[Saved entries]
· · ·
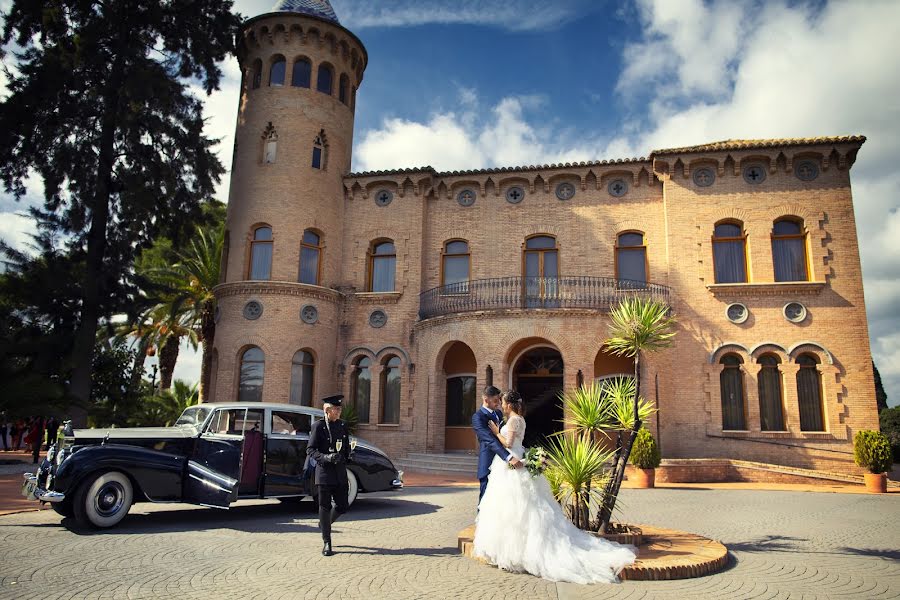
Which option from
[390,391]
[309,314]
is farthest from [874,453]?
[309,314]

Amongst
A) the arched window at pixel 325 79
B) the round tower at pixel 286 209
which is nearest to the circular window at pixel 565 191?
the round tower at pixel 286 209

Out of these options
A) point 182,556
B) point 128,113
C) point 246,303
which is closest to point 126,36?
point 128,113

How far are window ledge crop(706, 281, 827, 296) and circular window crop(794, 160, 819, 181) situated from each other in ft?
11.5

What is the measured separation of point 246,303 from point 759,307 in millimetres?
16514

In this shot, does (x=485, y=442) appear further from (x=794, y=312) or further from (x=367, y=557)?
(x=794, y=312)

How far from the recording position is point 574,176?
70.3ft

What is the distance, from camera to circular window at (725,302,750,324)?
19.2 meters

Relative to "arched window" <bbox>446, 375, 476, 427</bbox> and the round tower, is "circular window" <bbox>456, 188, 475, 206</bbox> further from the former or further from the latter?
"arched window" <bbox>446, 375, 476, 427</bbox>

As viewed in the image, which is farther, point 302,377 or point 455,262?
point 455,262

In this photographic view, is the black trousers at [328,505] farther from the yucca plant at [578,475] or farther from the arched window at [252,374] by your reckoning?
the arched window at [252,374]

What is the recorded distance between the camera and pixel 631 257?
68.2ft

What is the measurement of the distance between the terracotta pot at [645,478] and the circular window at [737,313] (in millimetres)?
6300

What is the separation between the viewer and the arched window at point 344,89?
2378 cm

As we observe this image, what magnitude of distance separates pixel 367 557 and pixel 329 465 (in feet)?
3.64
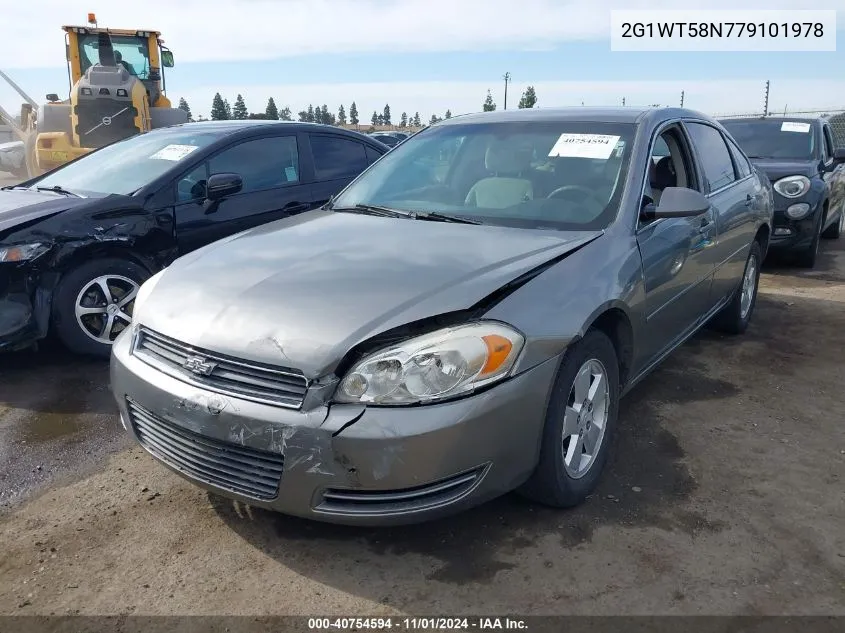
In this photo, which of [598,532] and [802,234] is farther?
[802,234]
· · ·
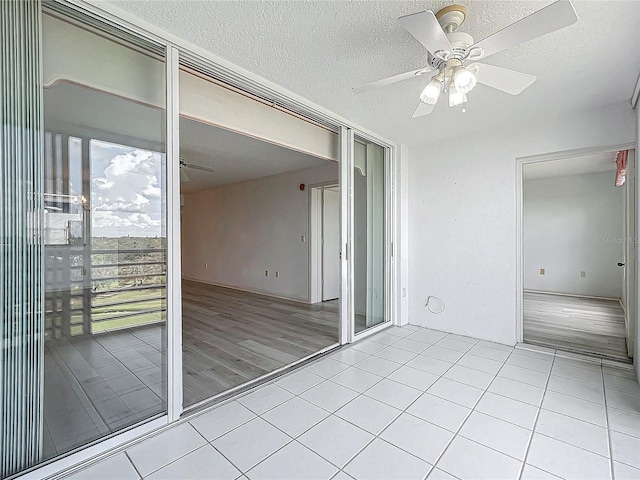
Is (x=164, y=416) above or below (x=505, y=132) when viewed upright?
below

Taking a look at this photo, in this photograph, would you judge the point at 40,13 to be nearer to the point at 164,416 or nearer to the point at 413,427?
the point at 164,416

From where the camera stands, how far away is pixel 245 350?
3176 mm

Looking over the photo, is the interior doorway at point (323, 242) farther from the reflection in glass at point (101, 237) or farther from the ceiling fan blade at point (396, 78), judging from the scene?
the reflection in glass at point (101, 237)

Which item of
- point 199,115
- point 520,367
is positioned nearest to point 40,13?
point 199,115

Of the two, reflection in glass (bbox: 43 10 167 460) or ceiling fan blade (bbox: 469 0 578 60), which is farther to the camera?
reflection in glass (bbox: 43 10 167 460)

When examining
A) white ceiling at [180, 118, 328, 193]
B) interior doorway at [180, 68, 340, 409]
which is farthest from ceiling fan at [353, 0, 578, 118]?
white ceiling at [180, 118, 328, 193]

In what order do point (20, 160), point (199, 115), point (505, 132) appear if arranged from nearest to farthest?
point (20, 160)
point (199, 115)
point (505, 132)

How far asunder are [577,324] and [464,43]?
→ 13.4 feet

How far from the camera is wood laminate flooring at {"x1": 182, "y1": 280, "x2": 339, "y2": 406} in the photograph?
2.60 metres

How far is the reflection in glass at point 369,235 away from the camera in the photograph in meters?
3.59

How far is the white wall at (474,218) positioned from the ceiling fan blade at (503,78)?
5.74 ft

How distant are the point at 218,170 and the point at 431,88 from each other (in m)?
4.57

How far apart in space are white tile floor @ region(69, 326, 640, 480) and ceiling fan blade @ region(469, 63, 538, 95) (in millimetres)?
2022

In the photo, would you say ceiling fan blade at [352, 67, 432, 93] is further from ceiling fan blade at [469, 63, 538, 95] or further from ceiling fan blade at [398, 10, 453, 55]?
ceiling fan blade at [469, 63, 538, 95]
· · ·
TASK GOAL:
Count the lines in the records that contain the word "viewed". Reply with the number alone.

RESULT OF THE TASK:
2